▶ [Selection]
+ + + +
Windows are oriented in the east/west directions which allowed a certain level of passive solar heating. The window to wall ratios (WWR) on the east and west façades are respectively 32% and 28%. The fenestration is composed of a single glazing panel with a wood frame providing poor air tightness. The U-value of the window is estimated to be 5.16 W/m2K [3] and an effective solar heat coefficient (SHGC) at normal incidence of 0.68 [21] was assumed to be representative of this glazing. Direct solar heat gains were distributed uniformly on the floor by TRNSYS [22]. All windows are equipped with wood shutters, except that of the dining room and of the loggia. Typically, shutters are closed at night and opened during daytime (from 8AM to 6PM). Thus, the U-value of the combination of glazing and shutters is equal to 1.80 W/m²K at night [3]. In the simulations, the solar heat gains and overall fenestration U-value were adapted depending on whether the shutters were opened or closed.

Thermal properties of the materials in the dwelling envelope and internal walls were taken from Ref. [3] They were integrated into TRNSYS to define the composition of the different assemblies. Three surfaces (namely the floor, the ceiling and the separation wall with the adjacent apartment) were modeled as adiabatic to represent a contact with identical zones at the same temperature.

The dwelling is naturally ventilated, i.e. no mechanical ventilation system is installed. Indoor air quality is provided solely by infiltration through cracks around windows and by window openings (mostly one-sided natural ventilation due to the layout of the apartment). In a measurement campaign, it was found that the kitchen window was typically opened one hour per day in the morning by the occupants for improving air quality, but that all other windows were kept close in the heating season [6]. This observed window opening schedule was implemented in the model, with the kitchen window being open every day of the simulation from 11AM to noon irrespectively to the internal and external conditions. In the model, and based on data reported in [6], an infiltration rate of 1.1 air change per hour was imposed in zones 1, 3, 4 and 5. When the kitchen window is opened, the infiltration rate was accordingly increased in zone 3 by estimating the air volume flow rate through the opened window based on the following empirical relation [23]:

$${\dot{\mathrm V}}_{\mathrm{window}}=0.025{\mathrm A}_{\mathrm{window}}\mathrm V$$ (1)

where Awindow is the opening surface area and V is the wind velocity. In zone 2, there is no window and only air transfer from other zones can be present (the apartment front door is assumed to be always closed). Since it is not an “occupied” space, so to speak, indoor air quality is not as critical in that zone.

The simulated period in this study covers the period from January 6st to March 5st of 2003. This period was chosen because it corresponds to the one of the measured data. The outdoor temperature used in the simulation comes directly from the monitoring, whereas the rest of weather data (e.g., wind speed, solar radiation) were taken from Meteonorm using the Algiers file. A time step of 1 hour was used in the simulations. Further, refinement of the time steps were tested and did not affect significantly the results.
+ + + +
▶ [Information provided]
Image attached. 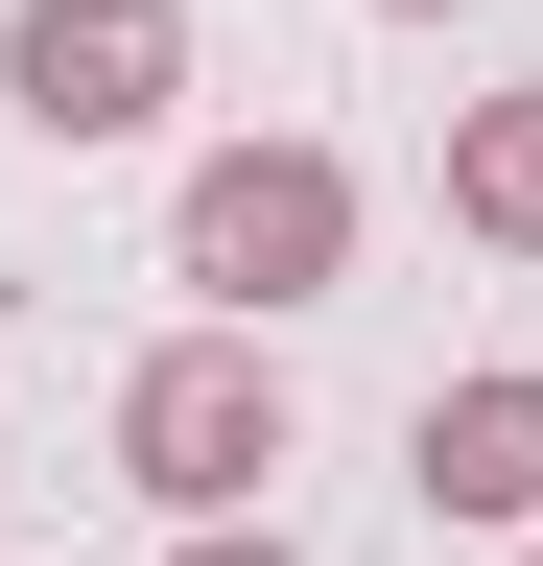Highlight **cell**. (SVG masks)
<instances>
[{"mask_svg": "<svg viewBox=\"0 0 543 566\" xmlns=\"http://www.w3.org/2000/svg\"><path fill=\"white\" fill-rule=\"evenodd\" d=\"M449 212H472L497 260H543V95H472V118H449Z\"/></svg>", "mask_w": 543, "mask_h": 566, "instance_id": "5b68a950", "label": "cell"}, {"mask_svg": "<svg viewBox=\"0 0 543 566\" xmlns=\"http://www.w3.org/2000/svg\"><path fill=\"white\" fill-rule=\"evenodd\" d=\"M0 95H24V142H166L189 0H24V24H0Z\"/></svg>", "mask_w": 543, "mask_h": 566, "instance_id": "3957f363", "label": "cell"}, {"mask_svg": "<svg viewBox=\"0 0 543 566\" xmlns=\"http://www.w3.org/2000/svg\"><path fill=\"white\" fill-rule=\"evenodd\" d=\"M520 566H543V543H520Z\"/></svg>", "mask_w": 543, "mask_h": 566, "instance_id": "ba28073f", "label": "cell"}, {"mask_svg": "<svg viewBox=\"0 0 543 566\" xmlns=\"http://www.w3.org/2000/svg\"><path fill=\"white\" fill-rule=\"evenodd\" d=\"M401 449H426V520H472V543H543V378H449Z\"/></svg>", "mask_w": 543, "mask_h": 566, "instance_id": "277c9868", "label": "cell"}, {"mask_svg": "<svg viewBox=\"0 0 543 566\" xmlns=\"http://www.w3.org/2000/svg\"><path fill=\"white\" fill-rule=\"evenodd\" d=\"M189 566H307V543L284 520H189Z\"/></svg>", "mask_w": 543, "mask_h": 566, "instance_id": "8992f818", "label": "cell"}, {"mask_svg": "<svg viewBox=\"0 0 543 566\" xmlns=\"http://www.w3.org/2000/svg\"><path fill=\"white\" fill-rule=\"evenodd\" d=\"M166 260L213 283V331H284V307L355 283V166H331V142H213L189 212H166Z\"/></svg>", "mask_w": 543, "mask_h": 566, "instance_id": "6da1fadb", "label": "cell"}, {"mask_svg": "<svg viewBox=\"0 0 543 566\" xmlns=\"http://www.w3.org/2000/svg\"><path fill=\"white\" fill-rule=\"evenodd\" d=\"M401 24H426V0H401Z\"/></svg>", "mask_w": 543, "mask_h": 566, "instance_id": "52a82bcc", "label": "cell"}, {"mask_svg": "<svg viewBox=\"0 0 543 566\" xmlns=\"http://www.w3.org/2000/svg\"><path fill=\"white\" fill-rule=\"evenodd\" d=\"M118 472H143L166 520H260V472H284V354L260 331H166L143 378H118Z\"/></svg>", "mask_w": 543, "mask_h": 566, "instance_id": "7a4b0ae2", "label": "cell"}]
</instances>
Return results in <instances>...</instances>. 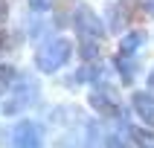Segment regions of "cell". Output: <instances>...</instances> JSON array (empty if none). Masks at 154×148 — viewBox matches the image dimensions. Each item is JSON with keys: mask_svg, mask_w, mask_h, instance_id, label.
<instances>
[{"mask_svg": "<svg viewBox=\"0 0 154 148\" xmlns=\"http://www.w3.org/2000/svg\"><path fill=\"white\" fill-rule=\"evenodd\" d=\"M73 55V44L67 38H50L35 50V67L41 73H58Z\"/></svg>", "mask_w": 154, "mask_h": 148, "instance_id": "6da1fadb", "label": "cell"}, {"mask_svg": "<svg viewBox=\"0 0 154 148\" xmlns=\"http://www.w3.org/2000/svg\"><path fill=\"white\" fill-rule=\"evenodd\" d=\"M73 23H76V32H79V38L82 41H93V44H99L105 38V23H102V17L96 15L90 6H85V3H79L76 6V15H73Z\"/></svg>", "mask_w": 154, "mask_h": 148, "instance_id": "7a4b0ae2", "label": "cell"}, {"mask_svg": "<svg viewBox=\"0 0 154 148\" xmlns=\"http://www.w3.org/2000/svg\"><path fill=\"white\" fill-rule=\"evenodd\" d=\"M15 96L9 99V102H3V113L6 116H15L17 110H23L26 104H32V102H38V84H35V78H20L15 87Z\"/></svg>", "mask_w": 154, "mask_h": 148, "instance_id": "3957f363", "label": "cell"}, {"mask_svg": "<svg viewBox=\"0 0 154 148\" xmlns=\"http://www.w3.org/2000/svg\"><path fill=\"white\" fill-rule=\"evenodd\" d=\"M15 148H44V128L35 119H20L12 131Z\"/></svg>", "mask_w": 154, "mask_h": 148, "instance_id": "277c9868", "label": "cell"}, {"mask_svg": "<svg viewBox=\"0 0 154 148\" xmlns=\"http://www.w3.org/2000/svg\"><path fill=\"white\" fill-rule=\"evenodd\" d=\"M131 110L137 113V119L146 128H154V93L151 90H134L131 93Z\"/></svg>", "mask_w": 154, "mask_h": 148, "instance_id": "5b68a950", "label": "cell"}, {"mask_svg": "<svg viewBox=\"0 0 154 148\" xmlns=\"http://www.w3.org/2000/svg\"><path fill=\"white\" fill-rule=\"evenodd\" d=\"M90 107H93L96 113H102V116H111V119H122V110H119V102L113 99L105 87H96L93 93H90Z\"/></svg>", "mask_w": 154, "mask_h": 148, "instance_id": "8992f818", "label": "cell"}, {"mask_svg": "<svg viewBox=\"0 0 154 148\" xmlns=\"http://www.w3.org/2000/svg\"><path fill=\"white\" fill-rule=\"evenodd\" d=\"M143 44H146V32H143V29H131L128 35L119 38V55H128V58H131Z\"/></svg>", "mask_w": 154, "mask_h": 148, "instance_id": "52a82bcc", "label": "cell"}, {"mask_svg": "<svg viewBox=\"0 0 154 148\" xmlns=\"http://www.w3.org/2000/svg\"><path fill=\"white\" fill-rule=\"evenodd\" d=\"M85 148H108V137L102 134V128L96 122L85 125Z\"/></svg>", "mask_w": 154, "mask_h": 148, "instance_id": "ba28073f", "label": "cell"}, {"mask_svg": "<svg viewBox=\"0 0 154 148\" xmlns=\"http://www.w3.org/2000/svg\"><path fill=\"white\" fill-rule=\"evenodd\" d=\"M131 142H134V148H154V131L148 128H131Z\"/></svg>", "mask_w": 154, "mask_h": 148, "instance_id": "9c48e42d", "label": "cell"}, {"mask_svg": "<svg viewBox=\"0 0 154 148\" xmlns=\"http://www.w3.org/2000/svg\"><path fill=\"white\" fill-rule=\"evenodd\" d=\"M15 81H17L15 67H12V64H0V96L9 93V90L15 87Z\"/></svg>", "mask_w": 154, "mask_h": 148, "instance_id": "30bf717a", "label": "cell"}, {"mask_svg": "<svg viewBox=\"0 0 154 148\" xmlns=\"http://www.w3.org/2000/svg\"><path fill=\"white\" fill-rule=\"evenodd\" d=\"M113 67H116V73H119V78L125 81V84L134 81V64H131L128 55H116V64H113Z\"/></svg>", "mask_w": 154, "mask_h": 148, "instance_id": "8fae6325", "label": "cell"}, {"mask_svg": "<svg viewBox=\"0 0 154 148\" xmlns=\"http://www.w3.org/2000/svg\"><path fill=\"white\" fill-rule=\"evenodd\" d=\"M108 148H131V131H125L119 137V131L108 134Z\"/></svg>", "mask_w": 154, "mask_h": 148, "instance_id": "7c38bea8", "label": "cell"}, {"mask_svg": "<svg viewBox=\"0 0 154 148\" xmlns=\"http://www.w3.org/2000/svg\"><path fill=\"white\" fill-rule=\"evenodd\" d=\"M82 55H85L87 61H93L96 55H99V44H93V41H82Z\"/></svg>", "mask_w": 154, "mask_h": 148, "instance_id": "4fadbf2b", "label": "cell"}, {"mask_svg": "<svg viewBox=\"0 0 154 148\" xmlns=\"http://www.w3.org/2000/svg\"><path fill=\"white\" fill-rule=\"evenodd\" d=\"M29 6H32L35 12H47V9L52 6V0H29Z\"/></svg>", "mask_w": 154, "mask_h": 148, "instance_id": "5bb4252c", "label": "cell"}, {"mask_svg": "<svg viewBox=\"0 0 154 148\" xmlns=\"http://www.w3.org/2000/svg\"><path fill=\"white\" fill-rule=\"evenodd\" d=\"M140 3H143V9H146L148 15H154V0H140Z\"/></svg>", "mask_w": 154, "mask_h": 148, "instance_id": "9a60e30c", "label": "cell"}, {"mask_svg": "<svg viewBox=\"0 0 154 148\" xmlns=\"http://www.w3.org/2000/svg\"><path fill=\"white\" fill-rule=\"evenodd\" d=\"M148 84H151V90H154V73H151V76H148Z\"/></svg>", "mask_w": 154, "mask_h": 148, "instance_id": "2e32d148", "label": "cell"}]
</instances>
+ + + +
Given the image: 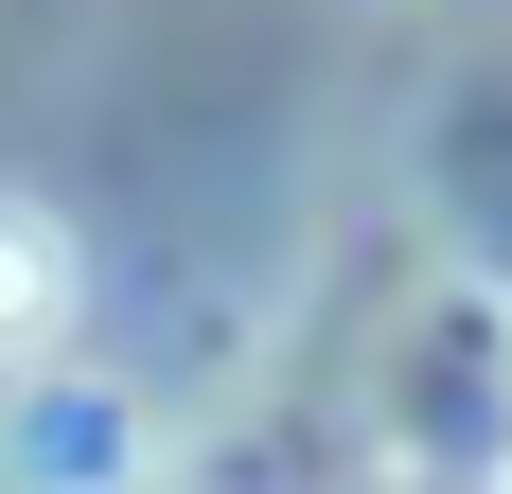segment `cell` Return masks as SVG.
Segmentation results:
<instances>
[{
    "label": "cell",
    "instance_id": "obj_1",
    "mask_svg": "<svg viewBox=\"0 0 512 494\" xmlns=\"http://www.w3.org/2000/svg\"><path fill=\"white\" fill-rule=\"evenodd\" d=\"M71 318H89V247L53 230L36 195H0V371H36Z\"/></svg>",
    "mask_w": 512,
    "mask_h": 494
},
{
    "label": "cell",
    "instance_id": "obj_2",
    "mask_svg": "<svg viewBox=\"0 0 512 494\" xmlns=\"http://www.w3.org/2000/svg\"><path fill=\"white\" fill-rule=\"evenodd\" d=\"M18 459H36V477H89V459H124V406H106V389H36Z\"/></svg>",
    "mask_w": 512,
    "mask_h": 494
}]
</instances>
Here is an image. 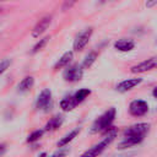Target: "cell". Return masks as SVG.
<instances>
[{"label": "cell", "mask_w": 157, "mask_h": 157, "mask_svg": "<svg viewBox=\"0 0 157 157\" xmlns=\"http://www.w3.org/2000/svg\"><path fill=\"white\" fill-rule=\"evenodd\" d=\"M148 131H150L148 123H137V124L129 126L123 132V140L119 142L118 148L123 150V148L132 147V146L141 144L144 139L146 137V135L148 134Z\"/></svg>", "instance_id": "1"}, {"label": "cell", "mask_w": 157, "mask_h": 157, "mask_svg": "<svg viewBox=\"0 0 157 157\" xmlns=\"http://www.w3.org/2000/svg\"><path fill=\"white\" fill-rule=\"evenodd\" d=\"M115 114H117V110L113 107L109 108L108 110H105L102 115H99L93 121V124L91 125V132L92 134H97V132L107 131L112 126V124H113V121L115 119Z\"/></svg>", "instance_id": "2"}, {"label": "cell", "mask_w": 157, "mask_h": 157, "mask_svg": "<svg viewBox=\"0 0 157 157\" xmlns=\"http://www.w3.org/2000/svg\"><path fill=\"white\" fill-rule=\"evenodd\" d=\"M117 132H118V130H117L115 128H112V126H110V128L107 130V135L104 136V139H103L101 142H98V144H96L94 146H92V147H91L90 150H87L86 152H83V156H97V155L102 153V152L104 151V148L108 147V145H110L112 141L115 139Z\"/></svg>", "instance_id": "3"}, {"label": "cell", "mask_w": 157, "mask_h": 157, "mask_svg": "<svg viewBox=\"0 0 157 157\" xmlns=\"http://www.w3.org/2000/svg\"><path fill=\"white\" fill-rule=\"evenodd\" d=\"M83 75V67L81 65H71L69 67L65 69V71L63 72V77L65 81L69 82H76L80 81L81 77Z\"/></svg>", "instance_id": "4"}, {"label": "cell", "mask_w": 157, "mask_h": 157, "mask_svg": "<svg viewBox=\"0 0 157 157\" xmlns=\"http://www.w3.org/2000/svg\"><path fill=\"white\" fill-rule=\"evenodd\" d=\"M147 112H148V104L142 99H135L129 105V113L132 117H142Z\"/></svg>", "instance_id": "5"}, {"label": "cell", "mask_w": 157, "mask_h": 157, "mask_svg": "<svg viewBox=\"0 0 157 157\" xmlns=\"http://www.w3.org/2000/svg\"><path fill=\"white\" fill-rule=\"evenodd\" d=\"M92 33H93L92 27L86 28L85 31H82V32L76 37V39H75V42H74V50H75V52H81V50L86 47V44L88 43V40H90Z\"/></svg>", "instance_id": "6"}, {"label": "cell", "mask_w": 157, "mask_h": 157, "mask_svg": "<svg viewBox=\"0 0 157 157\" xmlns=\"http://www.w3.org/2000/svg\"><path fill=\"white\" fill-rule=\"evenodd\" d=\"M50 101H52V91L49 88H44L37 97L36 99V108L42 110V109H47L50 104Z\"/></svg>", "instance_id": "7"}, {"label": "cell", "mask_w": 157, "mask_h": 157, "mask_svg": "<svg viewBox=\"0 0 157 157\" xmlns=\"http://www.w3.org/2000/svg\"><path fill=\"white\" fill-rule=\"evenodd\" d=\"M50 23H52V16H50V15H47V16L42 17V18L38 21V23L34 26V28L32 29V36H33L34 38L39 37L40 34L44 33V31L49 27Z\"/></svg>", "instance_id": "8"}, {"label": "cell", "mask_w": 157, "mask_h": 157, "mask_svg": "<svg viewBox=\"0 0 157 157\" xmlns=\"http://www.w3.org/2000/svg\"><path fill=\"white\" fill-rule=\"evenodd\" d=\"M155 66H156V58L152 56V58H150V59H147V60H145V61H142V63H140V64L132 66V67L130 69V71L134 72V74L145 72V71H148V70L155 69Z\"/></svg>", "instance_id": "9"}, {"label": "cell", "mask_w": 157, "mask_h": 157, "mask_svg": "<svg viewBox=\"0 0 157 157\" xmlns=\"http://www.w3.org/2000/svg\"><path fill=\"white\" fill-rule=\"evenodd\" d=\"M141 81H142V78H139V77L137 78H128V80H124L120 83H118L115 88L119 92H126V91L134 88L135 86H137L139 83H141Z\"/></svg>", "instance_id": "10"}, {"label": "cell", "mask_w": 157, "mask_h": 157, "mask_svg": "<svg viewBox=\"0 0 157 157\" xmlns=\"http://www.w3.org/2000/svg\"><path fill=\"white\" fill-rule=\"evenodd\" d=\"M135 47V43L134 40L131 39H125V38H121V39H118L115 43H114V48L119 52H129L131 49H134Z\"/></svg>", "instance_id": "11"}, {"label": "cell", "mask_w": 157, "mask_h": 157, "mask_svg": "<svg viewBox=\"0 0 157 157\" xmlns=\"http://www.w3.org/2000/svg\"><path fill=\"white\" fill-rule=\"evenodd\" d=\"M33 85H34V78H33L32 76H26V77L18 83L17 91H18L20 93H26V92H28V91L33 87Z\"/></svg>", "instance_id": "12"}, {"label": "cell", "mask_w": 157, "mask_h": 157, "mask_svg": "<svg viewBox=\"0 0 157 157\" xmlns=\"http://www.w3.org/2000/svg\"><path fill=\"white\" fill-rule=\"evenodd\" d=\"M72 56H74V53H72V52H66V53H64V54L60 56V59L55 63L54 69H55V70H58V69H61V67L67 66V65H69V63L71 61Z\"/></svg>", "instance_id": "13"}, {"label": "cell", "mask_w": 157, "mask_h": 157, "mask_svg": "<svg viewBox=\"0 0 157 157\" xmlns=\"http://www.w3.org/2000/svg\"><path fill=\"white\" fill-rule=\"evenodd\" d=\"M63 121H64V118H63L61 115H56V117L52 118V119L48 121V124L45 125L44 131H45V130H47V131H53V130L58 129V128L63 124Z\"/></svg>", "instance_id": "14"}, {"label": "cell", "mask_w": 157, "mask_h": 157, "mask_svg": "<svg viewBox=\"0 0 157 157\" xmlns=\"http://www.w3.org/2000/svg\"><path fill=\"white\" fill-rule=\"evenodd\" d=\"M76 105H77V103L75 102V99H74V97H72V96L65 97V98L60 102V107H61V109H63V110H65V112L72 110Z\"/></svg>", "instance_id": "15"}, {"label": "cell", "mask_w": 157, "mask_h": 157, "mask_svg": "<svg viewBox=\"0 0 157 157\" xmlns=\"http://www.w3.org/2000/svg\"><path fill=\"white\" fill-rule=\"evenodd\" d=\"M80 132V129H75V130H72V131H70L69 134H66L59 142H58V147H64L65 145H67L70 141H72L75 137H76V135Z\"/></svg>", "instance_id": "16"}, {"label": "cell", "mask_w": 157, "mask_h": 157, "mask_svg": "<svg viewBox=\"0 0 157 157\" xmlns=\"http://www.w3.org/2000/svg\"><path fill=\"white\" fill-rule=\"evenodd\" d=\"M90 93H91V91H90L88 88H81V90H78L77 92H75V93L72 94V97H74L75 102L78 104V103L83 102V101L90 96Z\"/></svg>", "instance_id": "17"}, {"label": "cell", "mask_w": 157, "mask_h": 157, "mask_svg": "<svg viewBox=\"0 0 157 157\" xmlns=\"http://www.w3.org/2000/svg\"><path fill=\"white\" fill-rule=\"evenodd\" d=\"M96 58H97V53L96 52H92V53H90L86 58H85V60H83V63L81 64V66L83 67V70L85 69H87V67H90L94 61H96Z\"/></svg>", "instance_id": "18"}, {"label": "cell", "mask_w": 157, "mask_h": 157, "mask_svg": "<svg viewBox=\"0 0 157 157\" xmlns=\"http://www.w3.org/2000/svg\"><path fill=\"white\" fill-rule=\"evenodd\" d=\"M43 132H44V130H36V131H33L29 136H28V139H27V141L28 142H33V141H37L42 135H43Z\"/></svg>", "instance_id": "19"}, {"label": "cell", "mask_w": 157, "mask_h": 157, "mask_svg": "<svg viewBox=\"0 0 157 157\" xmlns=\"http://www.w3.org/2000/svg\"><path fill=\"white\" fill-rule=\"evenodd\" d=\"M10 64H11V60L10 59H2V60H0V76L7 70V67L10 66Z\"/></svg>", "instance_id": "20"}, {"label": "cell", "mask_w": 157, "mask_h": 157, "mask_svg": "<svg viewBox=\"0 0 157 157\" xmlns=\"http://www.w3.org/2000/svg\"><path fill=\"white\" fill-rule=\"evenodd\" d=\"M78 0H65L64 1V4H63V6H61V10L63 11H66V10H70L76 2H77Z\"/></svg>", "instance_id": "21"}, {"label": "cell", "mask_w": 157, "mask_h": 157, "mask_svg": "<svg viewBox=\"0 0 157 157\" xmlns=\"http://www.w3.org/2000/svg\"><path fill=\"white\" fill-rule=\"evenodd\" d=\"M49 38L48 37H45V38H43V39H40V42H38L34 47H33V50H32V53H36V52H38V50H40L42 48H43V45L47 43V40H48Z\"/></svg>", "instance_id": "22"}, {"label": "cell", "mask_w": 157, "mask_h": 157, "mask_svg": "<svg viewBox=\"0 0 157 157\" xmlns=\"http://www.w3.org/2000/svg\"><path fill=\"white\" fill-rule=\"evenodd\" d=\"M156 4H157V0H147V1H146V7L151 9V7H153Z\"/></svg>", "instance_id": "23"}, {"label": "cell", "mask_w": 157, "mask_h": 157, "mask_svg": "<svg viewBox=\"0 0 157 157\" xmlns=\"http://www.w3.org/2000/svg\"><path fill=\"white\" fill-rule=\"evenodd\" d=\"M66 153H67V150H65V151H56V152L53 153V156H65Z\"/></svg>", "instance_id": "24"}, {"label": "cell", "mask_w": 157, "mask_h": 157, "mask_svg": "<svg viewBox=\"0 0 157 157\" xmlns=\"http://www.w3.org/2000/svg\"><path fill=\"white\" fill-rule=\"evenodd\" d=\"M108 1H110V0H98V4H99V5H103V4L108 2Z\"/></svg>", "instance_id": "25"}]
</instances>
+ + + +
▶ [What this exercise asks]
[1] Answer these questions from the passage on the dwelling simulation model:
(a) What is the window to wall ratio on the east façade?
(b) What infiltration rate was imposed in zones 1, 3, 4 and 5?
(c) What time step was used in the simulations?
[2] Please continue the passage on the dwelling simulation model, starting after its last sentence.

▶ [Results for the exercise]
[1]
(a) 32%
(b) 1.1 air change per hour
(c) 1 hour

[2]
Internal gains

The apartment is occupied by a single family of five, i.e. a couple with three children. This number is representative of the typical household in Algeria [24]. The occupancy schedules are inspired from those recommended by ASHRAE [25], but were adapted to represent the situation described in other studies on this building [24]. In the simulations, it was assumed that one of the two adults stayed in the dwelling all day long, and that the other occupants were absent between 7:30AM and 5:30PM. During the weekends, all occupants are absent from 1:30PM to 6:30PM. The heat gains per occupant are 100 W for zone 1, 2, 4 and 5 and 150 W for zone 3, since it includes the kitchen, where occupants are expected to be more active. These values correspond to default values proposed by TRNSYS to calculate gains due to occupants.

The dwelling is furnished with different pieces of equipment, such as a refrigerator, a washing machine, etc., which were described in [24]. In the model, it was assumed that there was equipment generating heat gains in all zones except for zone 2. The equipment heat gain was assumed to be 5 W/m2. This value is given by a correlation based on living surface area [26]. Equipment gains were assumed to be 70% radiative and 30% convective [27].

Artificial lighting is turned on at 6:00PM and is provided by eight incandescent lamps of 40 W in the living and dining rooms and by six lamps of 75 W in the other rooms [24]. Before 6:00PM, lighting is assumed to be fully provided by daylight. Heat gains due to the lighting system (when it is turned on) are given by [3] :

$$\mathrm{AI}=\sum_{}^{}({\mathrm W}_{\mathrm n}{\mathrm C}_{\mathrm{me}}{\mathrm C}_{\mathrm{cr}})$$ (2)

where Cme = 1.2 for incandescent lamps and Ccr = 1 for lighting systems not connected to an air extraction system. The heat gain from incandescent fixtures is typically assumed to be 80% radiative and 20% convective [27].

Heating system

As it corresponds to the system used in the real apartment, the most widely used heating systems in Algerian residences was simulated: a cast iron gas heater located in the corridor (zone 2), see Figure 2.
Figure 2.

Gas heater located in the corridor - Experimental study [6].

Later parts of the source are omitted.